Culpa e Desejo: incompreensível é tentativa de infantilizar mulheres adultas responsáveis por si mesmas
Título original: L’été Dernier
Países de origem: França e Noruega
Gênero: drama; suspense
Duração: 103 minutos
Direção e roteiro: Catherine Breillat
Colaboração em roteiro: Pascal Bonitzer
Obra original: Maren Louise Käehne e May el-Toukhy
Produção executiva: Caroline Blanco, Rene Ezra e Clifford Werber
Produção: Saïd Ben Saïd
Direção de fotografia: Jeanne Lapoirie
Trilha sonora: Kim Gordon
Distribuição (Brasil): Synapse Distribution
Elenco: Léa Drucker, Samuel Kircher, Olivier Rabourdin, Clotilde Courau
A produção deste tipo de longa sempre joga sobre as pessoas espectadoras dúvidas a respeito dos reais objetivos da autoria dos argumentos desenvolvidos em tela, ou, se não o faz, deveria. Parece-me inconcebível que, como em Culpa e Desejo (título original: L’été Dernier), com direção e roteiro de Catherine Breillat, relativize-se o abuso sexual infantojuvenil, imputando a menores de idade a virtual responsabilidade por jogos inexistentes — em verdade, a inexistir — de sedução entre adultos e adolescentes, não em oposição, contudo, aos aparentes ímpeto e inclinação a comportamentos do tipo a jovens quase lascivos e lascivas, porque já conscientes de si — justificativa clássica, aliás, a abusadores e à escória similar — . Anne (Léa Drucker), uma advogada especializada em casos de violência contra a infância e a adolescência, recebe no lar mantido com o marido Pierre (Olivier Rabourdin) e duas pequenas filhas Théo (Samuel Kircher), fruto de outro dos casamentos do atual companheiro, após uma suspensão escolar. Morando em Genebra, o menino cresceu distanciado do pai e, por este motivo, as marcas emocionais de uma sentida ausência impõem-se à convivência a estabelecer, no agora, entre um e outro.
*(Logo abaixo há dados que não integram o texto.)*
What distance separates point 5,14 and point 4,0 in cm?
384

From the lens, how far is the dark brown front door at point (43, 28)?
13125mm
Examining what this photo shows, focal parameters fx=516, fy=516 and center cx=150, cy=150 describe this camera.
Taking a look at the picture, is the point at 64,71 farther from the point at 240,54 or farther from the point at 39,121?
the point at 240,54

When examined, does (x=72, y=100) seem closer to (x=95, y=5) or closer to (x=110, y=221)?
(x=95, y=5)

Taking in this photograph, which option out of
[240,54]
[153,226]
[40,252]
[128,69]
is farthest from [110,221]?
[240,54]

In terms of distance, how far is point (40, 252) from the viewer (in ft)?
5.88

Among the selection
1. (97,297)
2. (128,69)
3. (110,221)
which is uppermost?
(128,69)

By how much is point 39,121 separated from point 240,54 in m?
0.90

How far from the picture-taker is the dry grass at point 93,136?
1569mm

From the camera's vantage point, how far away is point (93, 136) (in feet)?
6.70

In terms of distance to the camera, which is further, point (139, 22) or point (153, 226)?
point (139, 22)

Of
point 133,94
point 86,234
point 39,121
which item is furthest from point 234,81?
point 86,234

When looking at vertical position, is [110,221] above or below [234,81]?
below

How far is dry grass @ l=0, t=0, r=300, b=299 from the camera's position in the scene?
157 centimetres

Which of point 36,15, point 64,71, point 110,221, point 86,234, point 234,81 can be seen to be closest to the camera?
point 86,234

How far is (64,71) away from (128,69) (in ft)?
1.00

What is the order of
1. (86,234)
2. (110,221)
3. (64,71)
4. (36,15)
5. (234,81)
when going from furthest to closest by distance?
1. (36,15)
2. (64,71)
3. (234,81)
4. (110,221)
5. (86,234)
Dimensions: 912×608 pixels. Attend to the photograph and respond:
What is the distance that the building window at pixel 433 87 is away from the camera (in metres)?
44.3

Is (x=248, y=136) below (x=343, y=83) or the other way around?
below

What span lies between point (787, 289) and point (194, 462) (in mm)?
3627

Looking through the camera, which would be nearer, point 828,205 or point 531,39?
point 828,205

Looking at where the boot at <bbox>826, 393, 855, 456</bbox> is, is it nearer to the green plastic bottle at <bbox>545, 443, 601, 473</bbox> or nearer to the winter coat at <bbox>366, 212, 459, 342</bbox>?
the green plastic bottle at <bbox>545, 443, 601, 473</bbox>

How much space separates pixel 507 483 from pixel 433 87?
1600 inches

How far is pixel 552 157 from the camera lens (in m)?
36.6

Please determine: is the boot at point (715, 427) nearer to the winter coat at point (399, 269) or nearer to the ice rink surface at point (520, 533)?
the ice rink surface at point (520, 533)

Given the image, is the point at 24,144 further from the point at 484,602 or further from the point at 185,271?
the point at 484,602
No entanto, a perspectiva a qual julgo autocentrada da decupagem acerca da visão da protagonista coloca, em geral, em primeiríssimos planos, entre prazeres e certa tensão sexo-afetiva criada por uma aproximação interpessoal antes comum a semelhantes casos, uma fingida culpa moral à permissão concedida de seduzir-se a caprichos juvenis.
Em contraste com a cena de abertura, a tentativa da advogada de descredibilizar sua vítima, quando confrontada sobre o envolvimento com Théo, faz ruir a persona, embora glamourizada a relação abusiva ainda o seja. Curiosamente, Culpa e Desejo antecipa-se ao lançamento oficial de Segredos de um Escândalo (título original: May December; Todd Haynes, 2023) nos cinemas do país, e ocorre pensar que, em realizações consecutivas, mesmo distanciadas as abordagens, mulheres brancas de classe média (alta) entediadas e/ou infelizes com uma vida a dois medíocre ou sem mais emoções constroem-se potenciais abusadoras. Se este movimento não for indicativo da normalização tentada de crimes, pois, aqui, sob a agência de um polo (racial e de gênero) opositor, talvez uma mudança faça-se necessária.
Estreia dos Festivais de Cannes e Varilux de Cinema Francês 2023, Culpa e Desejo chega nesta quinta-feira, dia 23/11, às salas escuras brasileiras.